WORK REQUIRED
Copy the passage in the film announcement from "AfricAvenir, in partnership" to "(FESPACO) in 2013.", word for word.

La Pirogue a feature film directed by Moussa Toure will be screen at The FNCC on the 12 February 2014 at 18:30,the entrance fee is N$20.

La Pirogue a feature film directed by Moussa Toure will be screen at The FNCC on the 12 February 2014 at 18:30,the entrance fee is N$20.

AfricAvenir, in partnership with the Franco Namibian Cultural Centre (FNCC) will show once more the Senegalese/French feature film La Pirogue, directed by Moussa Toure, on Wednesday, 12 February 2014, 18h30, at the FNCC.
After having premiered the film in Namibia in March 2013, AfricAvenir and the FNCC jointly decided to re-screen the film, due to the importance of the issue Toure addresses in his film.
Amongst many other prizes, the film won the Bronze Stallion at the Pan-African Film & TV Festival of Ouagadougou (FESPACO) in 2013.
On Wednesday, 12. February 2014, 18h30
At the FNCC, Entry costs N$ 20. The screening is supported by Institute Francaise.

Synopsis:
“La Pirogue” tells the story of Baye Laye (Souleymane Seye Ndiaye), a boat captain who hails from a fishing village outside Dakar. It follows his ordeal after he agrees to take a pirogue containing 30 men to Spain’s Canary Islands in search of a better life in Europe. Capably directed by Moussa Touré, a sometime politician and bittersweet chronicler of his country’s social woes in several previous dramas and documentaries, this Un Certain Regard entry at Cannes is dedicated to the 5000 or so Africans who have died trying to cross to Europe in the last decade.  Baye Laye is an experienced fisherman and family man who is being forced by economic and moral pressures to reluctantly captain a refugee boat for a Dakar-based people-smuggling operation. After some tense negotiation, Baye Laye and his human cargo of around 30 souls set out from Senegal in a mood of strained optimism. Predictably, their crossing soon becomes a nightmarish ordeal.

LISTED RECORDS
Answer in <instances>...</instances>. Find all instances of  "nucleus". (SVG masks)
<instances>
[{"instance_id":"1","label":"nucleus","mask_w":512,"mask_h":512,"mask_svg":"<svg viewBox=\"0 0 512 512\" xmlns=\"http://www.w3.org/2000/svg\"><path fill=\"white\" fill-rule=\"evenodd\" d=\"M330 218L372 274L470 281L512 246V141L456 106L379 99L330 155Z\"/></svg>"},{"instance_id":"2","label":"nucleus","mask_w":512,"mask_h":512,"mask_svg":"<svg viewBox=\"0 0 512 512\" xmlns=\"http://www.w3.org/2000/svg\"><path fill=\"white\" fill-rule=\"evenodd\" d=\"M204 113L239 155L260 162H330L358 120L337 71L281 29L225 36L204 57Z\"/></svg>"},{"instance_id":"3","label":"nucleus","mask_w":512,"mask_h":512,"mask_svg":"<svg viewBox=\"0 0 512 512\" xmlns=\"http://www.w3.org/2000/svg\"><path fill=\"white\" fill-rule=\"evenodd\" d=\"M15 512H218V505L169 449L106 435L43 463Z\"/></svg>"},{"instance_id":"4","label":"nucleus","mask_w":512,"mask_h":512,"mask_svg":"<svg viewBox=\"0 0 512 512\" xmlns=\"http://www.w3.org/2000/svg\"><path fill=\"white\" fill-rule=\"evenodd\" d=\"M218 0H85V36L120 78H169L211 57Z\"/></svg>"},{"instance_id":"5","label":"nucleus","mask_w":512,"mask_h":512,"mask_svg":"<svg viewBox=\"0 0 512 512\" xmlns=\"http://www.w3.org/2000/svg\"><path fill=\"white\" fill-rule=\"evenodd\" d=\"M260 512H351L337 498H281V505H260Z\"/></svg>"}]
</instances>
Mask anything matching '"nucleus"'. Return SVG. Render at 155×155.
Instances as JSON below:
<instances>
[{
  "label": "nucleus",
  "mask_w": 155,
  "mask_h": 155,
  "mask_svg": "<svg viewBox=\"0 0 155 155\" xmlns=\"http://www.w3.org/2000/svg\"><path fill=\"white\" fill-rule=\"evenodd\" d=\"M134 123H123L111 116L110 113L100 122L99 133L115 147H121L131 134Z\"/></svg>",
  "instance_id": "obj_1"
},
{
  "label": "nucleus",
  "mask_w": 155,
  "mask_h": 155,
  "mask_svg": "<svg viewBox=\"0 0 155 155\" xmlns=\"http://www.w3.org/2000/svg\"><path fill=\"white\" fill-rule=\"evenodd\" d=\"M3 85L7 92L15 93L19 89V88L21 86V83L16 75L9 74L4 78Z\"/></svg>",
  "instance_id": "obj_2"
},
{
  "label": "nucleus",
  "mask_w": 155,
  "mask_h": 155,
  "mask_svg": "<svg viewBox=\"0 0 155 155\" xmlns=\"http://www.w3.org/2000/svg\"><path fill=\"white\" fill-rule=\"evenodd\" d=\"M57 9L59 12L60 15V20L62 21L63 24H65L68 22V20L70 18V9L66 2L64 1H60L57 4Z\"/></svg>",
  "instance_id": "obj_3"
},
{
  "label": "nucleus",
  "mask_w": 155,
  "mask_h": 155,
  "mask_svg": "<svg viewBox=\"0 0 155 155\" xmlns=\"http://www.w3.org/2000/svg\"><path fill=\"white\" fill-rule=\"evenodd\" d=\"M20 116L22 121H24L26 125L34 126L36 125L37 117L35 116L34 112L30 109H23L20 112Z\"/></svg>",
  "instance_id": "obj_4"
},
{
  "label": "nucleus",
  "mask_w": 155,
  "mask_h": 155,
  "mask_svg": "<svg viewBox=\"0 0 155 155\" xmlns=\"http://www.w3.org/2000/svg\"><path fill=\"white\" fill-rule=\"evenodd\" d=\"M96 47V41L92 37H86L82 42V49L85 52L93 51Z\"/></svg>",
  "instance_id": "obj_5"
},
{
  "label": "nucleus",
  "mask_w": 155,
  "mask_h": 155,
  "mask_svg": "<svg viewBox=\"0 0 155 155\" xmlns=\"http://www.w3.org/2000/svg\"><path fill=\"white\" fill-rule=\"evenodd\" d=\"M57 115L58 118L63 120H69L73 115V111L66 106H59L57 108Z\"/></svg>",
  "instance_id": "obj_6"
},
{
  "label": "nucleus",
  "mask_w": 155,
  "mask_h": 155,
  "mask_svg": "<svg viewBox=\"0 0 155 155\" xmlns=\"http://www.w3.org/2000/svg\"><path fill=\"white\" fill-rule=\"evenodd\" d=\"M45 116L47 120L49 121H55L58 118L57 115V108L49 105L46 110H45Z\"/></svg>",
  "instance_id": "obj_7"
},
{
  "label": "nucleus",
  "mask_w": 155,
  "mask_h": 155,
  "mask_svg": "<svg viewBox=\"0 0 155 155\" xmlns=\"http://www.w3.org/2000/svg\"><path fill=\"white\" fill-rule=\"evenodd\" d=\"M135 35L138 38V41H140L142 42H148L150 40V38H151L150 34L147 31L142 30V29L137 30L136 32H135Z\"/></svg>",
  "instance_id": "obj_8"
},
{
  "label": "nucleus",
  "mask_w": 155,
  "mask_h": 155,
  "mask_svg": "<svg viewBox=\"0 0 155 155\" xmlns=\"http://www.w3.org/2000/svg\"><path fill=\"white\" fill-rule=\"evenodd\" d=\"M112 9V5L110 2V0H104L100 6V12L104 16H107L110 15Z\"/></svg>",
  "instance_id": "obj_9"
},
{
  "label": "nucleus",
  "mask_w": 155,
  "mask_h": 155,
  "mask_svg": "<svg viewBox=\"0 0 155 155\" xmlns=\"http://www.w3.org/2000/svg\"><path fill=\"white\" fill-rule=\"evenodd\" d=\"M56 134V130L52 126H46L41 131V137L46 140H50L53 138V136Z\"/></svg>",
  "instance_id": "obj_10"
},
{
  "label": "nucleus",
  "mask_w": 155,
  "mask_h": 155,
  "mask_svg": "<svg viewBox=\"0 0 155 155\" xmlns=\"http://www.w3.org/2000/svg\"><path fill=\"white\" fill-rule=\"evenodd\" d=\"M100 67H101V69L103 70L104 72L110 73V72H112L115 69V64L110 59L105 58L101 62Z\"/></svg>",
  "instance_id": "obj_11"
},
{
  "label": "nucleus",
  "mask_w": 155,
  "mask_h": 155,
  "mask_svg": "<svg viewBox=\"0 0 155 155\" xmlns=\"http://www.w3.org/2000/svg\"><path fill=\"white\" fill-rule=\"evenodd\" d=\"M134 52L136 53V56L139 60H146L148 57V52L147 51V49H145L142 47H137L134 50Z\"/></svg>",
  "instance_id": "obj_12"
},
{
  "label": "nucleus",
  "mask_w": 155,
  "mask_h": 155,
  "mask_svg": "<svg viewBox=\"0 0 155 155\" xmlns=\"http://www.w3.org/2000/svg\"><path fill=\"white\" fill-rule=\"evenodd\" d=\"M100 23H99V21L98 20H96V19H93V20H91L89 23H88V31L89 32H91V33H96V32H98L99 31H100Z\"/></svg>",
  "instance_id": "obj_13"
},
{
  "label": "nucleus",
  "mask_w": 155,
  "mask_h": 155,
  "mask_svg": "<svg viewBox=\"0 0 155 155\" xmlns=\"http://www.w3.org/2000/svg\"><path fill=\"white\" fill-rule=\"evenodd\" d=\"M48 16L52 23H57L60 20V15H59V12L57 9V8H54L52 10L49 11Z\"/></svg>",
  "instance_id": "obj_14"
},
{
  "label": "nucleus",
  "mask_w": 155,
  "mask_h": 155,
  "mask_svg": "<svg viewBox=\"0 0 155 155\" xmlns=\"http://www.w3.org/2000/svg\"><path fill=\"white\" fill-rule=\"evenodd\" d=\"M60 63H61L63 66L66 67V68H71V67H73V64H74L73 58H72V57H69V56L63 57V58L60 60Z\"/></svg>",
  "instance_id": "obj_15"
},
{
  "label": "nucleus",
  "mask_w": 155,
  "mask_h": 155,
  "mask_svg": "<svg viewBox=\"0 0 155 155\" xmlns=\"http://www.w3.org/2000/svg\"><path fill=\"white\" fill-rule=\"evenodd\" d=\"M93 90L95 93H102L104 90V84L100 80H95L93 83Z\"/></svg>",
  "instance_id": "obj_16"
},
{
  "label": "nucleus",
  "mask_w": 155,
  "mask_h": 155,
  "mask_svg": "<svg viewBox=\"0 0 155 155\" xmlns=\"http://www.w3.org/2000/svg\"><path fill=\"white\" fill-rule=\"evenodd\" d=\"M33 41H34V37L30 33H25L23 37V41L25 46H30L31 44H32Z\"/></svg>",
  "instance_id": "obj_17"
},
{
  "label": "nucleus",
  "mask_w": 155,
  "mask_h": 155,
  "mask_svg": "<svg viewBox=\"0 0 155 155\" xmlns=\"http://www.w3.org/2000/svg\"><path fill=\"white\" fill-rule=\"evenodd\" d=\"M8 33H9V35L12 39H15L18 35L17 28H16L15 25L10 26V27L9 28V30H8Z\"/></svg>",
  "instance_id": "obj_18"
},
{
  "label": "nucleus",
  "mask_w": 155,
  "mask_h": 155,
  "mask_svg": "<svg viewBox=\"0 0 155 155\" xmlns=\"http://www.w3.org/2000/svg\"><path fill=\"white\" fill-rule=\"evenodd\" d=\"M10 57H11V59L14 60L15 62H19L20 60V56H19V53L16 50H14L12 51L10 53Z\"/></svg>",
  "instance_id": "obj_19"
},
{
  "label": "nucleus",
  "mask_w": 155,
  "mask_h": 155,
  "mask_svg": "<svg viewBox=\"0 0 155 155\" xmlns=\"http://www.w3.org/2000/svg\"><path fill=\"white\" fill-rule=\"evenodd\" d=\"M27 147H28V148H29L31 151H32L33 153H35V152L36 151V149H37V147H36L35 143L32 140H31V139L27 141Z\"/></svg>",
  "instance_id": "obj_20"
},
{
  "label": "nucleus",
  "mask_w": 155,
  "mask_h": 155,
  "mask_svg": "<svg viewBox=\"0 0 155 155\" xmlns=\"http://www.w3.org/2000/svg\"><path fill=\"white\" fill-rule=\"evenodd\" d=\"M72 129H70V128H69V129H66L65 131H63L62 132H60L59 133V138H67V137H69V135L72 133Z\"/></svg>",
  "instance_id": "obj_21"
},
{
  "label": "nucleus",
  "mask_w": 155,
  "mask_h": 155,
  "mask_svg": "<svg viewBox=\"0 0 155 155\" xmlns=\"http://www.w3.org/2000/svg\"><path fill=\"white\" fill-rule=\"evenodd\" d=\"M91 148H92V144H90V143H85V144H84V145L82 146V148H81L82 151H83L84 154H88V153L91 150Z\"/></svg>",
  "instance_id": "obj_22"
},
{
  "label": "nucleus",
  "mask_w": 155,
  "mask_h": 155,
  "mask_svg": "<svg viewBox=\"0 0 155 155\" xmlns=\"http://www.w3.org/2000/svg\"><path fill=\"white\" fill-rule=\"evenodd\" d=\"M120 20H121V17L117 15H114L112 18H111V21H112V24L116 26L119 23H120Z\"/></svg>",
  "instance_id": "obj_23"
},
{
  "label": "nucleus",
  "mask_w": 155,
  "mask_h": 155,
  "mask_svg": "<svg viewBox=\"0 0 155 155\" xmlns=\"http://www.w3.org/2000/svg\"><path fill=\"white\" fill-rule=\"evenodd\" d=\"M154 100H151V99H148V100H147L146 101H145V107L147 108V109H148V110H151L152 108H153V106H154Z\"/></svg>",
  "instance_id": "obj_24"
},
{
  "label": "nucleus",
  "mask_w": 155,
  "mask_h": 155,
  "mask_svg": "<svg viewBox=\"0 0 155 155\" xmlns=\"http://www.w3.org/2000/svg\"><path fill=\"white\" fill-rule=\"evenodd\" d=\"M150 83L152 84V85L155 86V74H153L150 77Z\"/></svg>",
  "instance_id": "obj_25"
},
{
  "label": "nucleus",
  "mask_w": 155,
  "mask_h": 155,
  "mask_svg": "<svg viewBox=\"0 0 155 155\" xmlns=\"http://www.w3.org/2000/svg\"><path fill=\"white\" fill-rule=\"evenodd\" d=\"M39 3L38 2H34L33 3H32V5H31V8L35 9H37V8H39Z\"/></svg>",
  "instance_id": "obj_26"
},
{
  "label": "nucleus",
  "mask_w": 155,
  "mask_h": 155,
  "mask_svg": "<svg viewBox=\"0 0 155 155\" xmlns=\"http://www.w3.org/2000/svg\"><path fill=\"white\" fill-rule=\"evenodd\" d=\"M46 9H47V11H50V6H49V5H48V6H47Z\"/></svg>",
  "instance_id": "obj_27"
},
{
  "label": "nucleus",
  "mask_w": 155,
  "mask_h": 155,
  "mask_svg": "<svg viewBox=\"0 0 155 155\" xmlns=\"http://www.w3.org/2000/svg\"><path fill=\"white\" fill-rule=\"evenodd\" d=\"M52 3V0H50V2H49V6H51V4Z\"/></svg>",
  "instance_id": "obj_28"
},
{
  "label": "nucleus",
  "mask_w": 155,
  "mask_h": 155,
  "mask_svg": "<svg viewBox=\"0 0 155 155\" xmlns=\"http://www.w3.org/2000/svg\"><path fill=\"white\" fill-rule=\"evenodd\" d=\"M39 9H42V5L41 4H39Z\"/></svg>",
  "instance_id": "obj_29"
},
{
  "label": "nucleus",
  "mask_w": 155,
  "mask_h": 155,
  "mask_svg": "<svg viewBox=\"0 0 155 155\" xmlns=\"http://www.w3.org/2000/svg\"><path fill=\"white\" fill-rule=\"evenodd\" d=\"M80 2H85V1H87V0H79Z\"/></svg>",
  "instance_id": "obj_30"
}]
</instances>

ANSWER BOX
AfricAvenir, in partnership with the Franco Namibian Cultural Centre (FNCC) will show once more the Senegalese/French feature film La Pirogue, directed by Moussa Toure, on Wednesday, 12 February 2014, 18h30, at the FNCC.
After having premiered the film in Namibia in March 2013, AfricAvenir and the FNCC jointly decided to re-screen the film, due to the importance of the issue Toure addresses in his film.
Amongst many other prizes, the film won the Bronze Stallion at the Pan-African Film & TV Festival of Ouagadougou (FESPACO) in 2013.